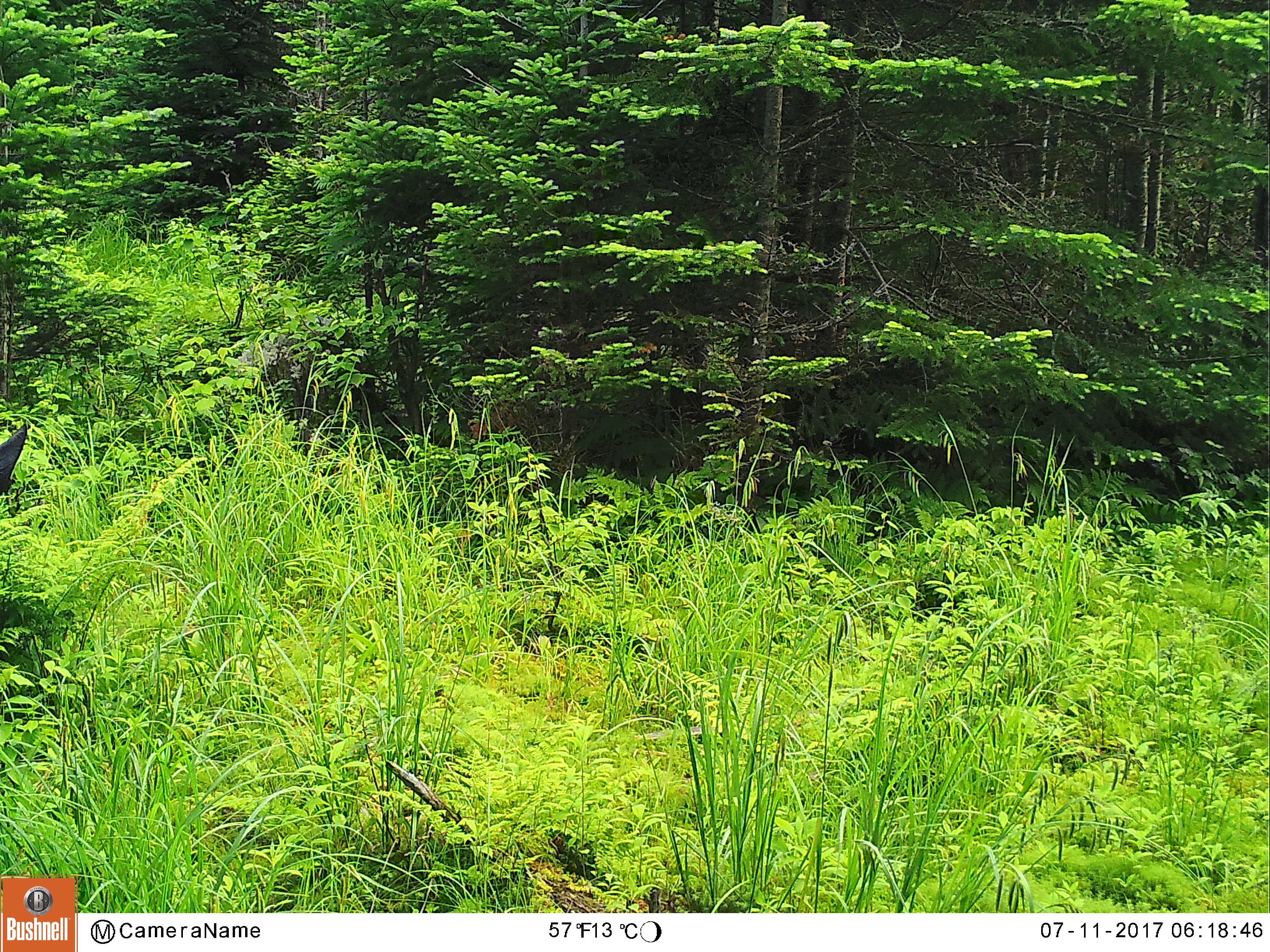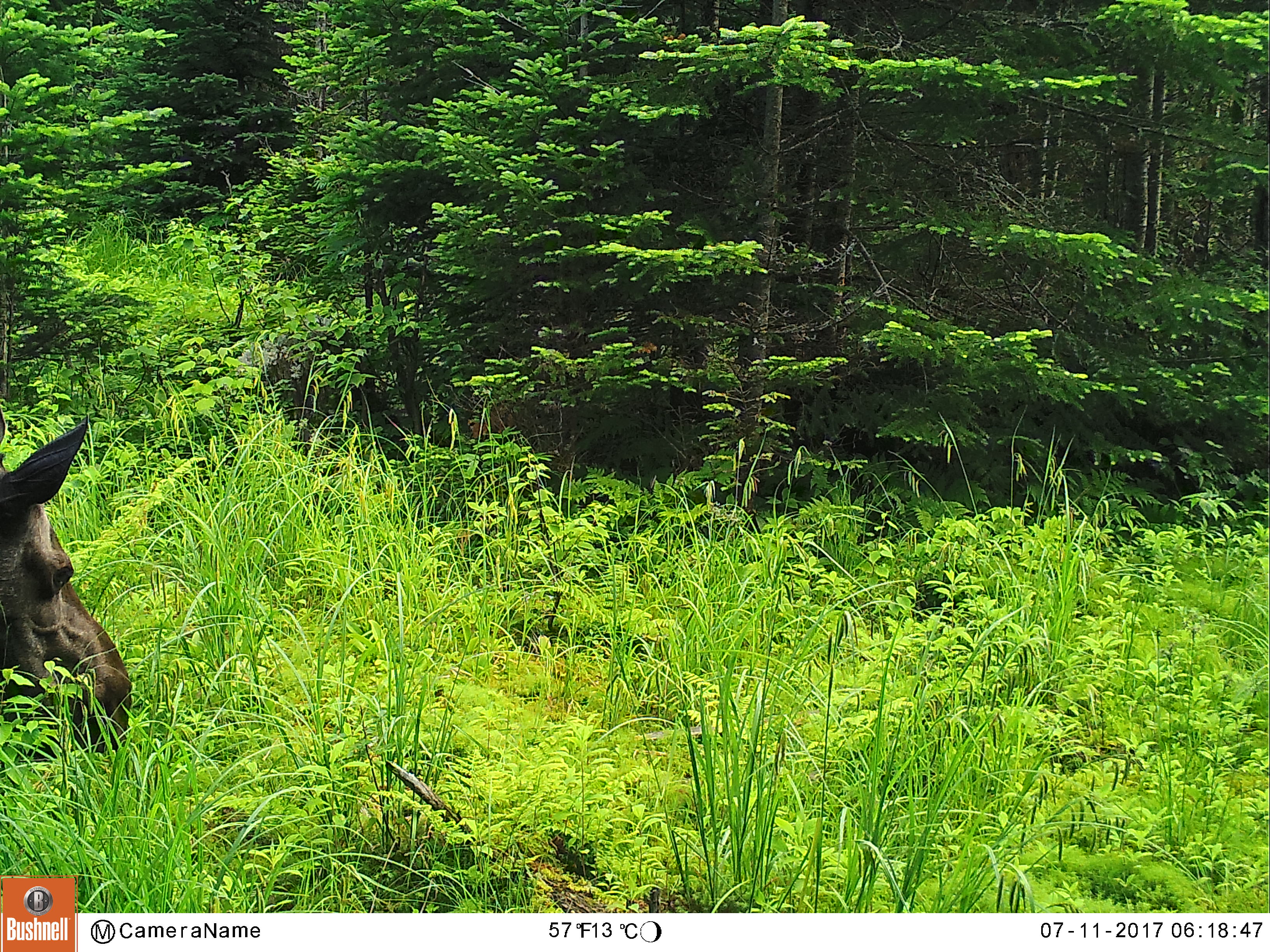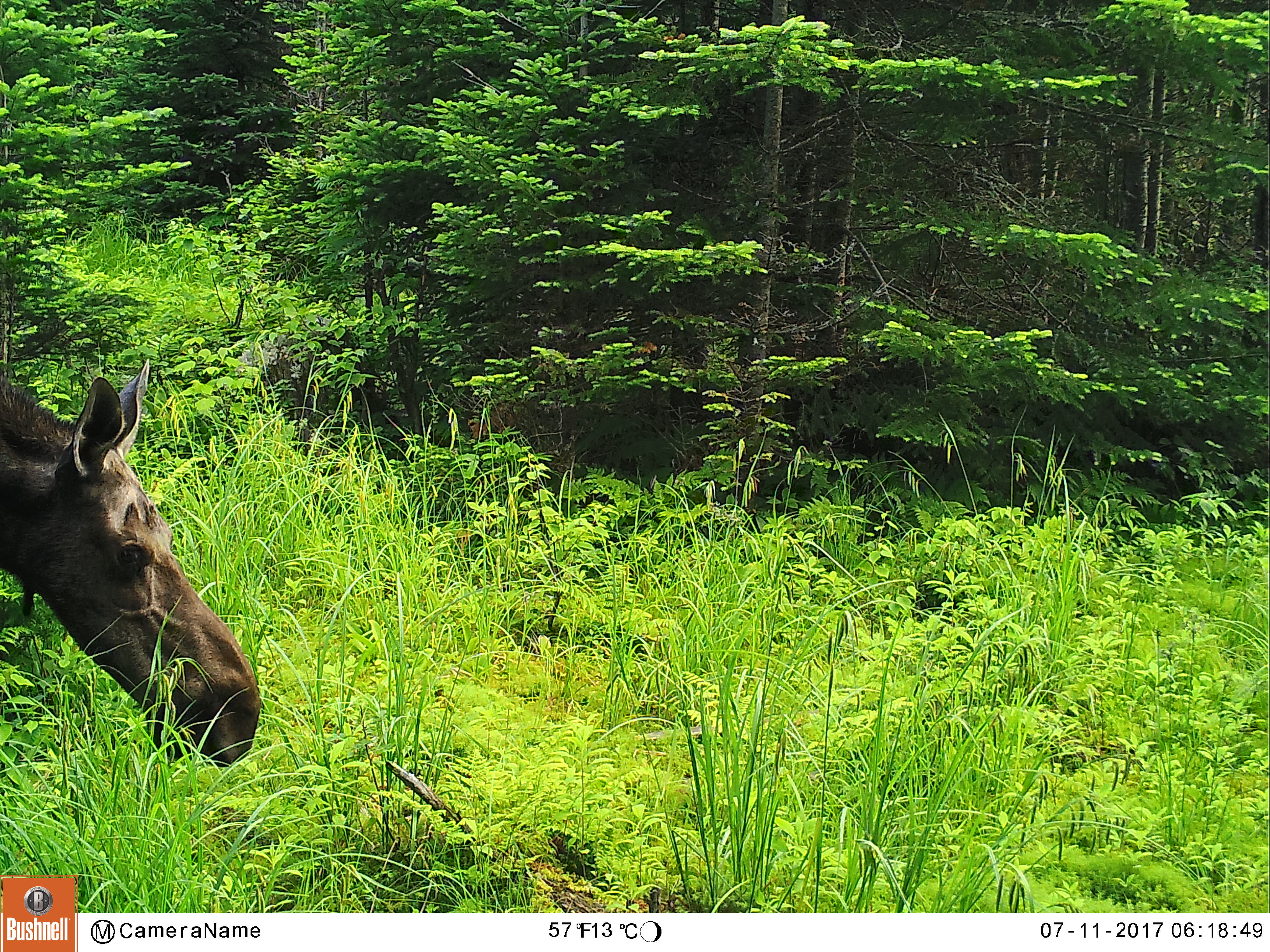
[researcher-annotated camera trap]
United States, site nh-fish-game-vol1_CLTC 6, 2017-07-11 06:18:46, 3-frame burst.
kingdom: Animalia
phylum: Chordata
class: Mammalia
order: Artiodactyla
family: Cervidae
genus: Alces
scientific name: Alces alces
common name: moose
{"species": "moose (Alces alces)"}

----------

* TASK OBJECTIVE:
All lines from the one with "phylum: Chordata" through the final line of the listing above are to be restated word for word; the lines before it are left out.

* WRITTEN ANSWER:
phylum: Chordata
class: Mammalia
order: Artiodactyla
family: Cervidae
genus: Alces
scientific name: Alces alces
common name: moose
{"species": "moose (Alces alces)"}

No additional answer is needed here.